The document outlining the contract was posted on MBIE's website on the day State Services Commissioner Peter Hughes released a report which showed government agencies including MBIE had used private investigators Thompson and Clark to secretly record insurance claimants and spy on protesters - a decision described by Hughes as "an affront to democracy".
Regional Economic Development Minister Shane Jones has promised senior ministers will be briefed on the MBIE course, saying New Zealanders should be able to go about their daily business "without the fear of bureaucrats peering into their social media".
However he added that the training might be useful for Immigration staff trying to track international students who used student visas as a back door to New Zealand residency.
Jones' answer suggests the training could well be a hamfisted attempt to deal with a legitimate problem. Government departments have been caught asleep at the wheel on a number of fronts for many years, often because they clung to a mantra of light-handed regulation instead of taking decisive action.
The former Building Industry Authority failed dismally to stop the leaky building crisis 20 years ago because it believed the construction industry would monitor itself. The Qualifications Authority and Immigration New Zealand were too slow to act on illegal behaviour in the lucrative export education sector, preferring to give repeat offenders second chances for years instead of prosecuting.
The same overly cautious approach led to the resignation last month of NZTA chief executive Fergus Gammie, after it emerged that his agency had not been checking warrant of fitness providers properly.

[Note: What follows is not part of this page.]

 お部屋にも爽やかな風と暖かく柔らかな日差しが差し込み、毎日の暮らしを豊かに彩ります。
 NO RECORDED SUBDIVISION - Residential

More than 20,000 suspect warrants have been issued and at least one death has been linked to the inadequate checks.
It must be tempting for both ministers and bureaucrats to conclude that at times it is necessary to put the rulebook aside to get the job done. In fact the opposite is the case.

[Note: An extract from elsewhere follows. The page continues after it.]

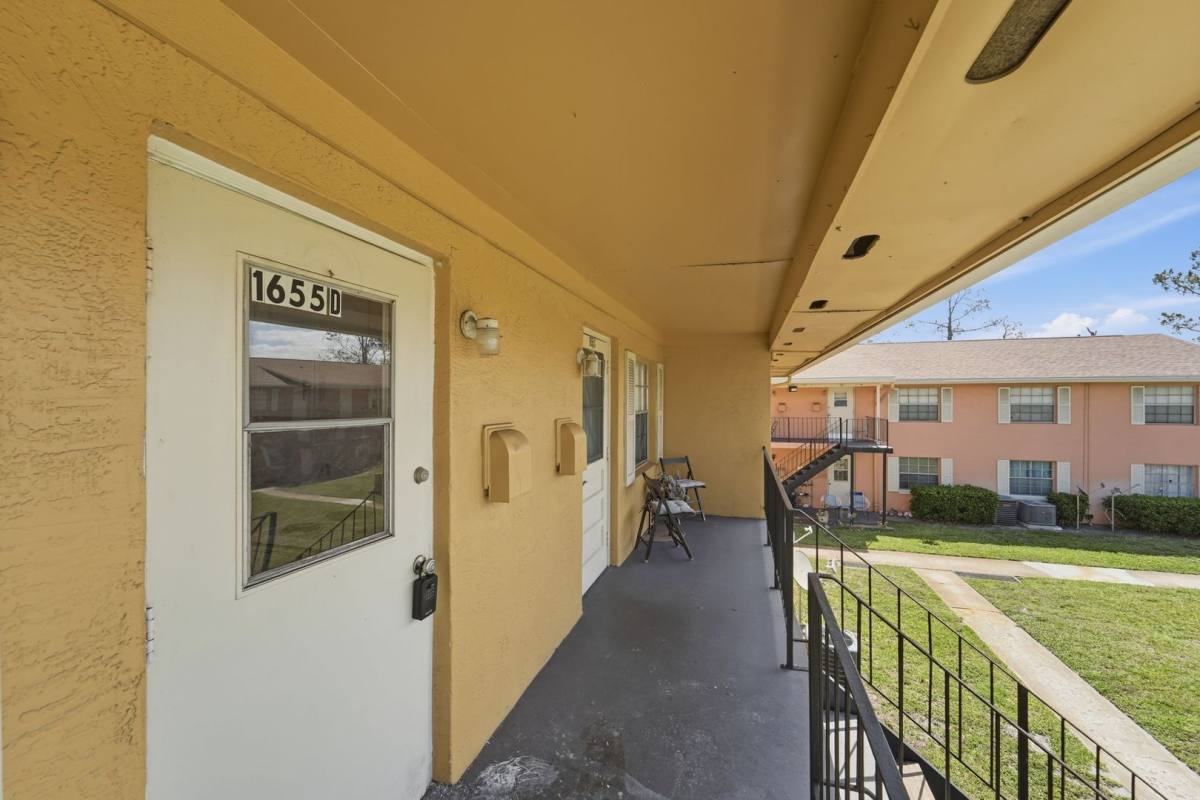 Apartment for rent at 1655 W Oak Ridge Rd #D, Orlando, FL 32809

If public servants need more powers, they should lobby their masters to get them and politicians should debate the proposed changes in public. If officials can show they need greater legal authority or even training in the arts of subterfuge to stamp out criminal behaviour, they may win official support.
But such decisions should never be made in secret, with the unfortunate appearance that government departments have suspended normal rules, including natural justice.

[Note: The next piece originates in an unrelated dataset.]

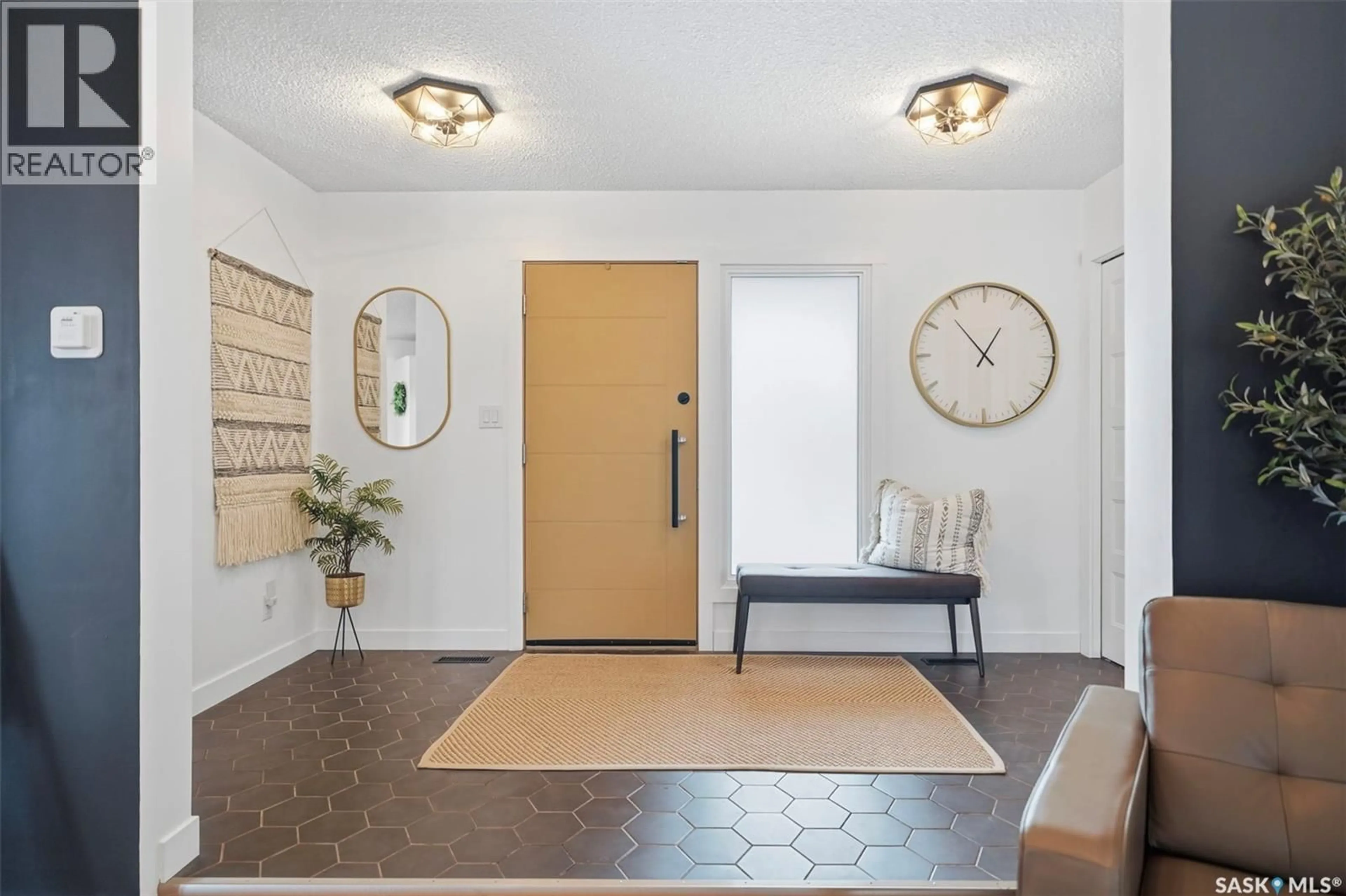 Indoor entryway for 4 BARNES CRESCENT, Humboldt Saskatchewan S0K2A0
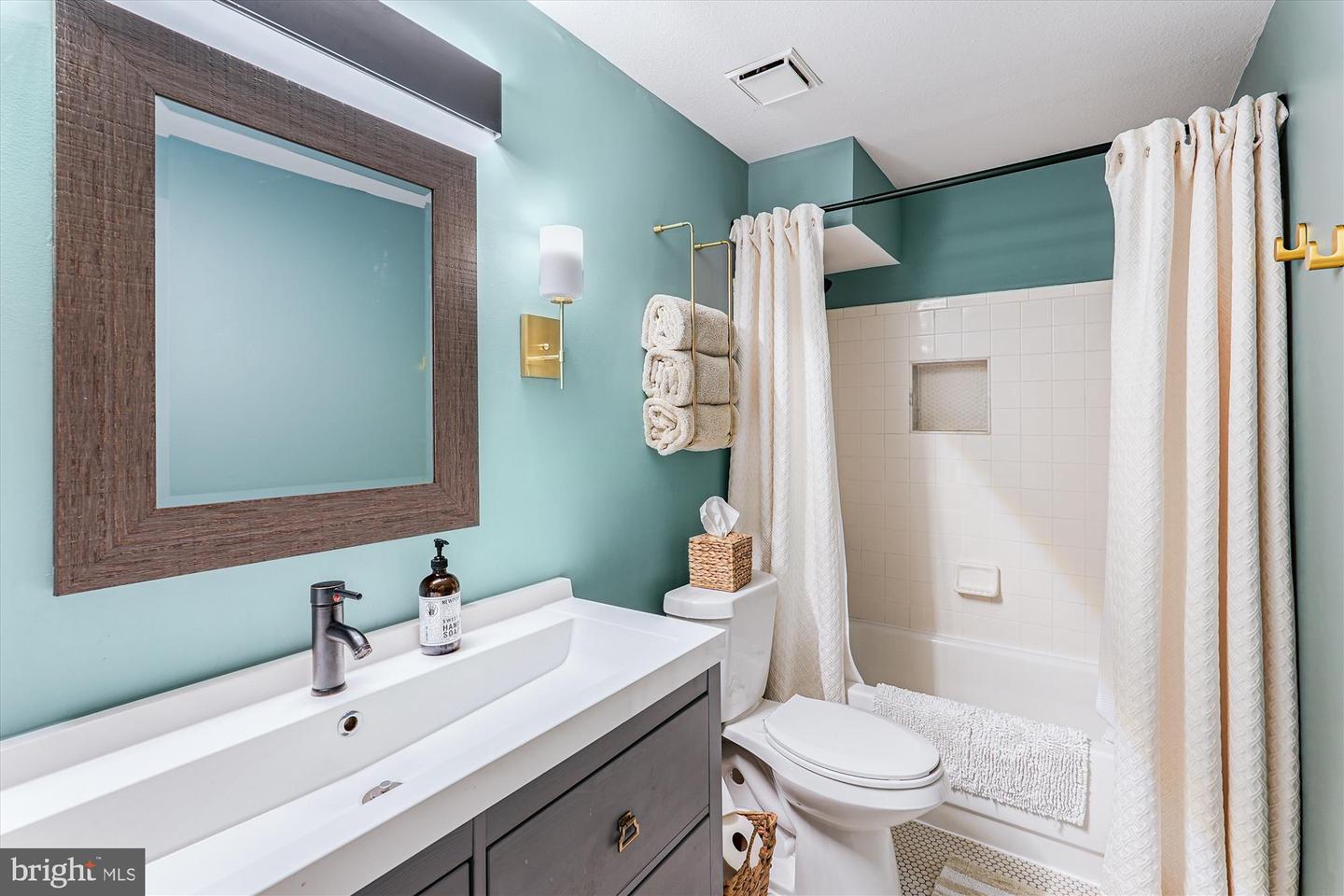 21676 Hazelnut Sq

Sadly the MBIE training session and the SSC report into MBIE, the SIS and the Ministry for Primary Industries are not the only recent examples. Last year the Social Security Appeal Authority had to tell Ministry of Social Development staff to stop using false names in reviewing appeals by beneficiaries. Staff claimed it was necessary for their protection but the authority said the idea of faceless decision-makers was repugnant.
It looks as if the professional culture of some government departments needs an overhaul.